**Problem:** From the forum thread on pointless time sinks below, copy out word for word the passage between "At the risk" and "on the boat.", inclusive.

**Document section:**

========================================================================

Forums » General Pantheon Discussion

Pointless time sinks

    • 3852 posts
    August 12, 2018 7:55 AM PDT

    At the risk of getting flamed - I am going to agree with the OP. Although not with the reasoning behind the point.

    Pantheon is likely to have an enormous amount of grinding. This is a traditional time sink going back well before EQ.

    We do not need to also build in a lot of time spent with *nothing* to do. Anyone that wants to go afk to work on spouse-faction will have many chances to do this without being compelled.

    I hear the point about socializing but I can find ways to socialize without arriving at a transportation point and having an hour to kill. It won't get me to socialize it will get me to swap to another character while waiting for the boat and then afk while on the boat.

     

    • 313 posts
    August 12, 2018 8:51 AM PDT

    Let me get this straight... the general attitude is that if someone doesn't think the game should force them to wait AFK for almost an hour to get on a boat, they need to go back to WoW?   Come on people.  You can't justify every stupidly boring/punshing mechanic as "reason to socialize".  Now, I'm all for making travel meaningful.  Limited ports .  If the game has mounts (which it probably will), I would love to see mechanics that greatly limit their use (long cooldowns or a very slowly recharging endurance, expensive feeding/upkeep/stabling fees, etc).  But having someone sit in one place for almost an hour is ridiculously unnecessary IMO.  

    • 153 posts
    August 12, 2018 9:02 AM PDT

    its not an hour thats the thing, its 20 minutes at most with a 15 minute ride, its part of the game, and its a great part, it adds mass to the world, i dont think you should be able to go from one side of the world to the other in 2 minutes, 4 minutes, or an hour, unless you have friends to port you somewhere close and even then it should be a hike, wow like traveling, eso like traveling its all lame and only takes away from the enjoyment and feeling of being part of an actual world, if this route is taken why even have a world, why not just give everyone their own little room with a menu to open that puts them where they want to be, that is a mindless thing, its like turning chess into checkers, checkers is fun for 5 minuntes, chess however isnt as much fun as it is mentally challenging, why not let ogres start in the elf town? its just bleh, and i dont understand the thought behind that other than youre lazy and want things handed to you, and this isnt a personal attack, its a broad one i guess if you want to call it that, and if you dont have that much time why dont you do something on that particular continent, or log in and move to a spot you want to start playing in during your next session, or log out in a spot u want to play in your next session, why should the time frame revolve around you? you need to get in the mindset of using the time you have for you and revolving around it.

========================================================================

**Provided information:**

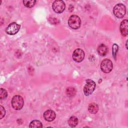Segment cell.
I'll use <instances>...</instances> for the list:
<instances>
[{
    "mask_svg": "<svg viewBox=\"0 0 128 128\" xmlns=\"http://www.w3.org/2000/svg\"><path fill=\"white\" fill-rule=\"evenodd\" d=\"M24 104L23 98L19 95L14 96L12 100V106L15 110H21Z\"/></svg>",
    "mask_w": 128,
    "mask_h": 128,
    "instance_id": "cell-2",
    "label": "cell"
},
{
    "mask_svg": "<svg viewBox=\"0 0 128 128\" xmlns=\"http://www.w3.org/2000/svg\"><path fill=\"white\" fill-rule=\"evenodd\" d=\"M0 119H2L5 116L6 114V110L4 108L0 106Z\"/></svg>",
    "mask_w": 128,
    "mask_h": 128,
    "instance_id": "cell-19",
    "label": "cell"
},
{
    "mask_svg": "<svg viewBox=\"0 0 128 128\" xmlns=\"http://www.w3.org/2000/svg\"><path fill=\"white\" fill-rule=\"evenodd\" d=\"M78 119L75 116H72L68 120V124L72 128L76 126L78 124Z\"/></svg>",
    "mask_w": 128,
    "mask_h": 128,
    "instance_id": "cell-13",
    "label": "cell"
},
{
    "mask_svg": "<svg viewBox=\"0 0 128 128\" xmlns=\"http://www.w3.org/2000/svg\"><path fill=\"white\" fill-rule=\"evenodd\" d=\"M36 2V0H23V3H24V6L27 8H28L33 7L34 6Z\"/></svg>",
    "mask_w": 128,
    "mask_h": 128,
    "instance_id": "cell-15",
    "label": "cell"
},
{
    "mask_svg": "<svg viewBox=\"0 0 128 128\" xmlns=\"http://www.w3.org/2000/svg\"><path fill=\"white\" fill-rule=\"evenodd\" d=\"M97 52L99 55L101 56H104L108 52V48L104 44H102L98 47Z\"/></svg>",
    "mask_w": 128,
    "mask_h": 128,
    "instance_id": "cell-11",
    "label": "cell"
},
{
    "mask_svg": "<svg viewBox=\"0 0 128 128\" xmlns=\"http://www.w3.org/2000/svg\"><path fill=\"white\" fill-rule=\"evenodd\" d=\"M120 32L122 35L126 36L128 34V20H123L120 25Z\"/></svg>",
    "mask_w": 128,
    "mask_h": 128,
    "instance_id": "cell-10",
    "label": "cell"
},
{
    "mask_svg": "<svg viewBox=\"0 0 128 128\" xmlns=\"http://www.w3.org/2000/svg\"><path fill=\"white\" fill-rule=\"evenodd\" d=\"M113 68V64L111 60L105 58L100 63V69L104 73L108 74L111 72Z\"/></svg>",
    "mask_w": 128,
    "mask_h": 128,
    "instance_id": "cell-5",
    "label": "cell"
},
{
    "mask_svg": "<svg viewBox=\"0 0 128 128\" xmlns=\"http://www.w3.org/2000/svg\"><path fill=\"white\" fill-rule=\"evenodd\" d=\"M52 9L54 12L58 14L62 12L66 8V4L64 1L57 0L54 2L52 4Z\"/></svg>",
    "mask_w": 128,
    "mask_h": 128,
    "instance_id": "cell-6",
    "label": "cell"
},
{
    "mask_svg": "<svg viewBox=\"0 0 128 128\" xmlns=\"http://www.w3.org/2000/svg\"><path fill=\"white\" fill-rule=\"evenodd\" d=\"M84 52L83 50L80 48H77L74 50L72 54L73 60L77 62H82L84 58Z\"/></svg>",
    "mask_w": 128,
    "mask_h": 128,
    "instance_id": "cell-8",
    "label": "cell"
},
{
    "mask_svg": "<svg viewBox=\"0 0 128 128\" xmlns=\"http://www.w3.org/2000/svg\"><path fill=\"white\" fill-rule=\"evenodd\" d=\"M68 24L70 27L72 29L76 30L80 28L81 25V20L76 15L71 16L68 20Z\"/></svg>",
    "mask_w": 128,
    "mask_h": 128,
    "instance_id": "cell-4",
    "label": "cell"
},
{
    "mask_svg": "<svg viewBox=\"0 0 128 128\" xmlns=\"http://www.w3.org/2000/svg\"><path fill=\"white\" fill-rule=\"evenodd\" d=\"M127 44H128V40H126V49H128Z\"/></svg>",
    "mask_w": 128,
    "mask_h": 128,
    "instance_id": "cell-20",
    "label": "cell"
},
{
    "mask_svg": "<svg viewBox=\"0 0 128 128\" xmlns=\"http://www.w3.org/2000/svg\"><path fill=\"white\" fill-rule=\"evenodd\" d=\"M56 116L55 112L51 110H46L44 114V118L48 122H52L54 120Z\"/></svg>",
    "mask_w": 128,
    "mask_h": 128,
    "instance_id": "cell-9",
    "label": "cell"
},
{
    "mask_svg": "<svg viewBox=\"0 0 128 128\" xmlns=\"http://www.w3.org/2000/svg\"><path fill=\"white\" fill-rule=\"evenodd\" d=\"M86 84L84 88V92L86 96L90 95L95 90L96 82L90 79H87L86 81Z\"/></svg>",
    "mask_w": 128,
    "mask_h": 128,
    "instance_id": "cell-3",
    "label": "cell"
},
{
    "mask_svg": "<svg viewBox=\"0 0 128 128\" xmlns=\"http://www.w3.org/2000/svg\"><path fill=\"white\" fill-rule=\"evenodd\" d=\"M8 96V93L6 90L2 88H0V100H2L5 99Z\"/></svg>",
    "mask_w": 128,
    "mask_h": 128,
    "instance_id": "cell-17",
    "label": "cell"
},
{
    "mask_svg": "<svg viewBox=\"0 0 128 128\" xmlns=\"http://www.w3.org/2000/svg\"><path fill=\"white\" fill-rule=\"evenodd\" d=\"M118 50V46L117 44H114L112 46V56L114 59L116 60V56Z\"/></svg>",
    "mask_w": 128,
    "mask_h": 128,
    "instance_id": "cell-18",
    "label": "cell"
},
{
    "mask_svg": "<svg viewBox=\"0 0 128 128\" xmlns=\"http://www.w3.org/2000/svg\"><path fill=\"white\" fill-rule=\"evenodd\" d=\"M30 128H40L42 127V123L38 120H34L32 122H30V124L29 126Z\"/></svg>",
    "mask_w": 128,
    "mask_h": 128,
    "instance_id": "cell-14",
    "label": "cell"
},
{
    "mask_svg": "<svg viewBox=\"0 0 128 128\" xmlns=\"http://www.w3.org/2000/svg\"><path fill=\"white\" fill-rule=\"evenodd\" d=\"M66 94L70 96H74L76 94V90L72 87H68L66 90Z\"/></svg>",
    "mask_w": 128,
    "mask_h": 128,
    "instance_id": "cell-16",
    "label": "cell"
},
{
    "mask_svg": "<svg viewBox=\"0 0 128 128\" xmlns=\"http://www.w3.org/2000/svg\"><path fill=\"white\" fill-rule=\"evenodd\" d=\"M20 28V26L16 22L10 23L6 28V32L9 35H14L18 33Z\"/></svg>",
    "mask_w": 128,
    "mask_h": 128,
    "instance_id": "cell-7",
    "label": "cell"
},
{
    "mask_svg": "<svg viewBox=\"0 0 128 128\" xmlns=\"http://www.w3.org/2000/svg\"><path fill=\"white\" fill-rule=\"evenodd\" d=\"M88 110L90 114H94L97 113L98 111V106L96 104L92 102L88 105Z\"/></svg>",
    "mask_w": 128,
    "mask_h": 128,
    "instance_id": "cell-12",
    "label": "cell"
},
{
    "mask_svg": "<svg viewBox=\"0 0 128 128\" xmlns=\"http://www.w3.org/2000/svg\"><path fill=\"white\" fill-rule=\"evenodd\" d=\"M114 15L118 18H122L126 13V6L122 4H118L113 8Z\"/></svg>",
    "mask_w": 128,
    "mask_h": 128,
    "instance_id": "cell-1",
    "label": "cell"
}]
</instances>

========================================================================

**Written response:**
At the risk of getting flamed - I am going to agree with the OP. Although not with the reasoning behind the point.

    Pantheon is likely to have an enormous amount of grinding. This is a traditional time sink going back well before EQ.

    We do not need to also build in a lot of time spent with *nothing* to do. Anyone that wants to go afk to work on spouse-faction will have many chances to do this without being compelled.

    I hear the point about socializing but I can find ways to socialize without arriving at a transportation point and having an hour to kill. It won't get me to socialize it will get me to swap to another character while waiting for the boat and then afk while on the boat.